Sąd Apelacyjny rozpoznawał na posiedzeniu w poniedziałek wniosek Prokuratury Okręgowej w Koszalinie o przedłużenie tymczasowego aresztowania Miłosza S. do 25 grudnia 2020 r.
- Sąd Apelacyjny nie uwzględnił wniosku prokuratura i odmówił przedłużenia tymczasowego aresztowania wobec podejrzanego. Tym samym okres tymczasowego aresztowania upływa z dniem jutrzejszym - poinformował sędzia Jaromin.
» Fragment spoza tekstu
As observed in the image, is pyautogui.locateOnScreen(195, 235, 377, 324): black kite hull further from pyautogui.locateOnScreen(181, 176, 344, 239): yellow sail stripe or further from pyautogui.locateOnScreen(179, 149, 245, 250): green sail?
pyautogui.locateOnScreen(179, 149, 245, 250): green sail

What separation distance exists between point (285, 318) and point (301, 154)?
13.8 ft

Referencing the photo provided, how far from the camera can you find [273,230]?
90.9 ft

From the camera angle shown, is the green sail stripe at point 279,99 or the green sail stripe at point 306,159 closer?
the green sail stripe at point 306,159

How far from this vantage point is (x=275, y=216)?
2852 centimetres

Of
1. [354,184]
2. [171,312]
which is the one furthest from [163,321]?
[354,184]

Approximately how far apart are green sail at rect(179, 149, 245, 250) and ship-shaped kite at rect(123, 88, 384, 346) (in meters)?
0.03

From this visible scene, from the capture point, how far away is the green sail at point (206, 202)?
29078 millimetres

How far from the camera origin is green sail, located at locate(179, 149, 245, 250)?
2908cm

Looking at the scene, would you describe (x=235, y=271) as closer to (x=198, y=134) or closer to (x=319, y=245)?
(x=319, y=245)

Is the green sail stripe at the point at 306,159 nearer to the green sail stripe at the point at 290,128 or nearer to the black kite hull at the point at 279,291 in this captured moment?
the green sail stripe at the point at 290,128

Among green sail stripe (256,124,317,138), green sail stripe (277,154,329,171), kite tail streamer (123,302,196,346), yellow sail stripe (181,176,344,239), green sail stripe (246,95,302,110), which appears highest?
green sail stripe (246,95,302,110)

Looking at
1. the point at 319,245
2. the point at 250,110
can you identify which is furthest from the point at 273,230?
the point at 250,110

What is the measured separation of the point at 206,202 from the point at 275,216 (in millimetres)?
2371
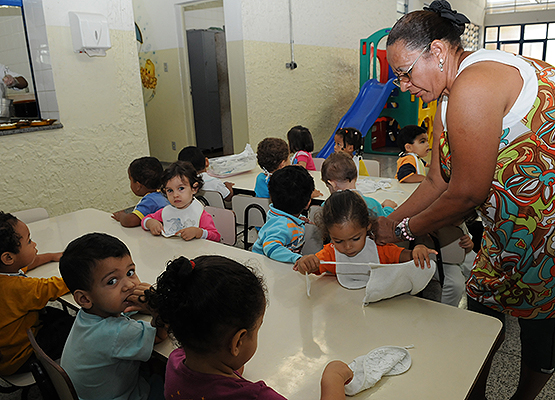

Miłosz S. we wtorek opuści zakład karny.
W uzasadnieniu sąd wskazał, iż "na obecnym etapie śledztwa, stosowanie najsurowszego środka zapobiegawczego jest nieuzasadnione".
Sąd, jak podał sędzia Jaromin, podkreślił, że śledztwo, które jest w końcowej fazie, trwa blisko dwa lata i przez ten okres podejrzany był tymczasowo aresztowany.
- Trzeba pamiętać o tym, że tymczasowe aresztowanie to nie wykonywanie kary, a środek, który ma służyć zabezpieczeniu prawidłowego toku postępowania przygotowawczego. Na tym etapie śledztwa w przekonaniu sądu, stosowanie najsurowszego środka przez tak długi okres czasu jest już zbędne. Jeżeli prokurator uzna, że zachodzi jakakolwiek potrzeba zabezpieczenia dalszego jego toku, to ma do dyspozycji zastosowanie środków wolnościowych - poinformował sędzia Jaromin.
Zaznaczył przy tym, że już w poprzednim postanowieniu z 22 września przedłużającym tymczasowe aresztowanie Miłosza S. do 10 listopada, sąd wskazał, że to powinien być wystarczający czas do przeprowadzenia czynności końcowych w śledztwie.
- Niestety, prokurator w tym czasie tych czynności nie wykonał. Zaznajomienie stron trwa, konieczne jest jeszcze uzupełnienie tego śledztwa o opinię Pomorskiego Uniwersytetu Medycznego, co będzie musiało powodować kolejne, dodatkowe zaznajomienie stron. Prokurator nie wykorzystał czasu, który sąd dał prowadzącemu na zakończenie postępowania - zaznaczył sędzia Jaromin.